- **Fragment tekstu**:
++++++++++
GRA VR “STOCK PRESTIGE VR CLIMBING”
Czego trzeba do dobrej zabawy? Wirtualnej rzeczywistości. Przekonali się o klienci marki Stock, którzy zakosztowali zabawy właśnie w VR. Mogli to zrobić dzięki naszym dwóm produkcjom VR Climbing. Dla samej marki Stock nasze rozwiązania VR okazały się marketingowym strzałem w dziesiątkę.
Jest takie popularne powiedzenie: „kto nie ryzykuje, ten nie pije szampana”. Po naszej współpracy z globalnym brandem z branży alkoholowej – Stock – proponujemy drobną modyfikację. Od dziś można spokojnie mówić: „kto nie ryzykuje, ten nie pije zmrożonej wódki”. Skąd ta zmiana?
KTO PIERWSZY NA SZCZYT, TEN LEPSZY
Z czym kojarzy się alkohol? Pracujący dla Stocka specjaliści od marketingu wiedzą doskonale: z luzem, swobodą, dobrą zabawą. W poszukiwaniu nowych sposobów na wzmocnienie pozytywnego wizerunku swojej marki, a także produkowanych przez siebie napojów, marketingowcy zdecydowali się wykorzystać nowe technologie. Zadecydowali, że to właśnie wirtualna rzeczywistość dla marketingu przyniesie im najwięcej korzyści. Po zapoznaniu się z naszym portfolio realizacji VR właśnie na potrzeby reklamy czy promocji, a także doceniając nasze doświadczenie przy tworzeniu aplikacji i gier, przedstawiciele Stocka zaprosili nas do współpracy.
Po dokładnym zapoznaniu się z briefem, przystąpiliśmy do działań. Wpadliśmy na pomysł, aby nasza gra VR nie tylko dostarczała dobrej zabawy, ale jeszcze angażowała użytkowników. Uznaliśmy, że w projektowanej grze zaimplementujemy element rywalizacji, zachęcający do kilkukrotnego powracania do aplikacji i wykręcania jak najlepszego wyniku. Pamiętaliśmy jednak, że gra w żaden sposób nie może wywoływać niezdrowej rywalizacji. Kluczowe było więc wyważenie stopnia trudności oraz nadanie samej rywalizacji nieco luźniejszego, weselszego charakteru. Ta gra VR w końcu miała być uruchamiana podczas towarzyskich spotkań, przyjęć czy imprez ze znajomymi. Jej nygłówm celem miało być więc wprowadzenie pogodnej, radosnej atmosfery – nie zaś motywowania uczestników spotkania do zaciekłej walki między sobą o to, kto osiągnie najlepszy czas.
Tak właśnie powstała pierwsza w ramach współpracy Epic VR – Stock gra w wirtualnej rzeczywistości. „VR Climbing” zapraszała uczestników do wspinania się na pokaźnych rozmiarów górę. Dotarcie na szczyt wymagało skoordynowanych ruchów. Ale premiowana była też wytrwałość: nie dało się osiągnąć dobrego rezultatu bez wykonania choćby kilku prób. Każda z nich służyła poprawie koordynacji, wypracowaniu optymalnej ścieżki wiodącej na wierzchołek oraz urywaniu kolejnych sekund. Gracze z najlepszym wynikiem otrzymywali prezent – butelkę wódki Amundsen, będącej marką zarządzaną przez Stock.
++++++++++
- **Dostarczone dane**:

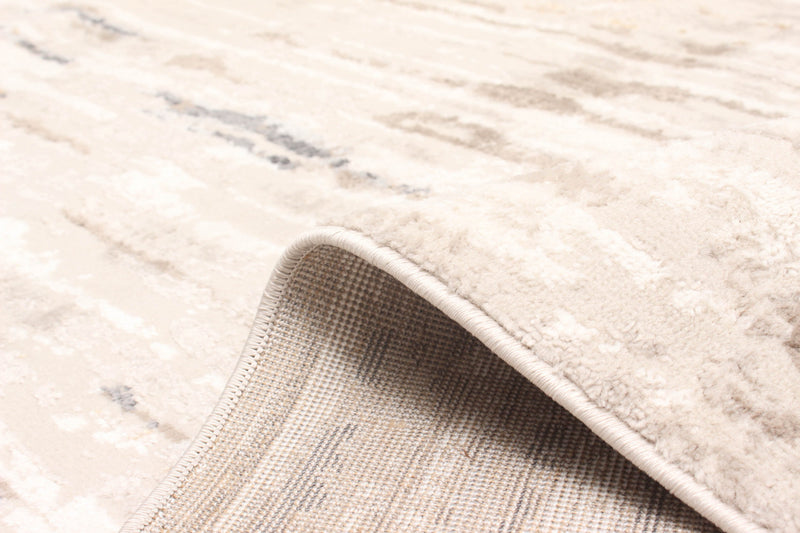 Tapis Contemporain/Moderne Juniper 8'0\" x 10'0\" en Taupe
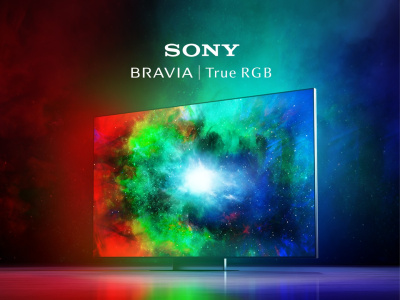 Sony отбелязва 80 години иновации с представянето на True RGB технологията в България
++++++++++
- **Zadania do wykonania**:
A - Wymień wszystkie rzeczy, którym według tekstu o grze VR dla marki Stock służyła każda próba wspinaczki.
B - Przepisz z tekstu o grze VR dla marki Stock fragment od słów „Czego trzeba do” do słów „Skąd ta zmiana?”, łącznie z nimi.
C - Podejmij dalej tekst o grze VR dla marki Stock, zaczynając zaraz po jego ostatnim zdaniu.
Wiersze z danymi to odrębny materiał.

- **Twoje odpowiedzi**:
A -
- poprawa koordynacji
- wypracowanie optymalnej ścieżki wiodącej na wierzchołek
- urywanie kolejnych sekund

B -
Czego trzeba do dobrej zabawy? Wirtualnej rzeczywistości. Przekonali się o klienci marki Stock, którzy zakosztowali zabawy właśnie w VR. Mogli to zrobić dzięki naszym dwóm produkcjom VR Climbing. Dla samej marki Stock nasze rozwiązania VR okazały się marketingowym strzałem w dziesiątkę.
Jest takie popularne powiedzenie: „kto nie ryzykuje, ten nie pije szampana”. Po naszej współpracy z globalnym brandem z branży alkoholowej – Stock – proponujemy drobną modyfikację. Od dziś można spokojnie mówić: „kto nie ryzykuje, ten nie pije zmrożonej wódki”. Skąd ta zmiana?

C -
POWTÓRKA Z ROZRYWKI
Pierwsza gra VR okazała się na tyle dużym sukcesem, że zespół Stock zwrócił się do Epic VR z propozycją przygotowania jej drugiej odsłony. Tym razem wirtualna rzeczywistość dla marketingu została wykorzystana w nieco innej otoczce. Przed graczami postawiono wyzwanie wspięcia się w jak najlepszym czasie na… drapacze chmur. Ciekawy klimat podkreśla fakt, że wspinać trzeba się w nocy. Pozwoliło to na wykreowanie wciągającej atmosfery nocnego miasta.
Aby wspinaczka szybko nie znudziła się graczom, postawiono przed nimi zadania zdobycia dachów najbardziej interesujących wysokościowców z całego świata. Każdy budynek to inna konstrukcja wymagająca od użytkownika innej strategii na jak najszybsze dotarcie na dach. Odkrycie optymalnej drogi wymaga przynajmniej kilku prób. Gdy już się odnajdzie tę właściwą trasę, pozostaje szlifowanie wyniku, eliminowanie zbędnych ruchów zabierających cenne sekundy i dążenie do perfekcyjnej synchronizacji. Jeśli uda się ustanowić własny rekord w takiej wirtualnej spinaczce, satysfakcja jest rzeczywista i mile łechce ego.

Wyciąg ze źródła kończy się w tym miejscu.